Best Analysis: CarcinoBiome

CarcinoBiome sought to elucidate whether sialic acid catabolism differed in CRC patients vs normal patients, and if a predictive relationship exists between sialic acid metabolism and cancer-associated strain presence.

This group used metagenomic datasets and correlation matrices in R to confirm that the strain F. nucleatum is associated with colorectal cancer. They suggested that disease could be detected based on the composition of a patient’s gut microbiome, impressing judges with the soundness of their analytical methods.

Most Creative Use of Methods: Forever Young

Forever Young asked whether the microbiome can be used to reduce oxidative stress, a factor of aging that is greatly reduced in the naked mole rat.

Using the rat as their study species, this group used datasets to find correlations between certain strains of bacteria present and the aging of the organism.

They approached microbiome research with a unique but ambitious goal in mind, focusing not on a particular disease but rather on aging as an overall process.

Best Presentation: Pro-bee-otics

Pro-bee-otics asked whether or not it was ecologically feasible to export Puerto Rican bees to Europe to try and reverse the decline of bee populations .
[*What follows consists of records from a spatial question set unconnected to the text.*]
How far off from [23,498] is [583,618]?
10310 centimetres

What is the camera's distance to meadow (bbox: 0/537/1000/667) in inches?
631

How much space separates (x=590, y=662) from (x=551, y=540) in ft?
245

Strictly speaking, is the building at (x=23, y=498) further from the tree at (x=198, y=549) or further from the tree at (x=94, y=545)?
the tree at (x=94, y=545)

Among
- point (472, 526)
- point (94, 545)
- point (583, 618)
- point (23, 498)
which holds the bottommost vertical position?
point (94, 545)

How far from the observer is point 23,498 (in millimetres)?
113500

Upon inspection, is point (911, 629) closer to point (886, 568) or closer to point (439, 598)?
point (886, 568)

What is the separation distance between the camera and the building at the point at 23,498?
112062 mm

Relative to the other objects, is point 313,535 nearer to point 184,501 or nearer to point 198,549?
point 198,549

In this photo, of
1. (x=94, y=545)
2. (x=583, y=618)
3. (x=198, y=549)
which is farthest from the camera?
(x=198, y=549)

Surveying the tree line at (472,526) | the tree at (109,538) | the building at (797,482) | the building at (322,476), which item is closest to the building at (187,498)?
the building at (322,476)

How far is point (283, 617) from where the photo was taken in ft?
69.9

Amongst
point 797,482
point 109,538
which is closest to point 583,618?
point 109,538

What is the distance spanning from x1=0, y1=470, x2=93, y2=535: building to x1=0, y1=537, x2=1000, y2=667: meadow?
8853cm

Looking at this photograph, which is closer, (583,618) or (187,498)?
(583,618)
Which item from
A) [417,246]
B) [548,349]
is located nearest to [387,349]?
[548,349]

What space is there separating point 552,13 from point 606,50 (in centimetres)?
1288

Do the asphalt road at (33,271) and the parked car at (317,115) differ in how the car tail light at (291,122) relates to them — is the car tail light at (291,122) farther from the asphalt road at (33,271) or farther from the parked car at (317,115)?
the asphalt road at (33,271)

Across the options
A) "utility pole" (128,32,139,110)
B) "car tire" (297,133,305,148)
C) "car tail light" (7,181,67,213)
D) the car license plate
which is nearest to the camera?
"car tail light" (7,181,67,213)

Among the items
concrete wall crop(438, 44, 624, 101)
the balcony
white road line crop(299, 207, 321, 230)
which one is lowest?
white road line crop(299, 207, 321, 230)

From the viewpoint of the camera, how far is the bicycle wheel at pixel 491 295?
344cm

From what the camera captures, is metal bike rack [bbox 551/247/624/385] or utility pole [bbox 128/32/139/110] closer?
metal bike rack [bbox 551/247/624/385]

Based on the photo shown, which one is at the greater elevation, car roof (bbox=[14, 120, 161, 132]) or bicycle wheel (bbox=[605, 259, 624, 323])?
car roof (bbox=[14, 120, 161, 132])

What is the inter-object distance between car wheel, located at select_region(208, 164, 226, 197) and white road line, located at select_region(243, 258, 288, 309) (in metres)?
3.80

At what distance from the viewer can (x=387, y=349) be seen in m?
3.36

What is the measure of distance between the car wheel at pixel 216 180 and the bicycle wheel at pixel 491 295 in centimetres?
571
They compared the gut microbiomes of Puerto Rican bees with both thriving and non-thriving bee populations in Ireland with the idea that similarities in composition to the thriving populations could point to a favorable outcome for exporting the species to Europe. With a simple but memorable presentation, they proposed a logical and feasible solution to impress the judges.

Honorable Mentions

Presentation: McFly

McFly investigated whether there were changes in the microbiome associated with Parkinson’s disease and if that data could be harnessed to develop a better tool for diagnosing the illness in patients.

This group identified bacterial populations associated with Parkinson’s disease and designed an app that can measure risk for Parksinson’s based on a stool sample. Patients would simply download the app, send in their stool sample, and be able to receive diagnosis straight to their phones.

Data Visualization: Kensho

Kensho asked whether machine learning was a competent tool in making lifestyle decisions.

“Kensho” means unlocking one’s true ability, which is what this team aimed to do using machine learning. This group used models of microbiome diversity from breastfeeding to suggest that data can help people make better decisions about their bodies, such as how long children should be breastfed for and what kind of diet the mother should maintain.

Analysis: Colonosco-PY

Colonosco-PY explored the microbial signatures of colorectal cancer.

This team designed their own machine learning algorithms based on the most prevalent bacteria in colorectal patients’ microbiomes, using datasets from China, Germany, and the United States. They then combined data from two sets to see how well the algorithm could predict the third set based on the microbiomes.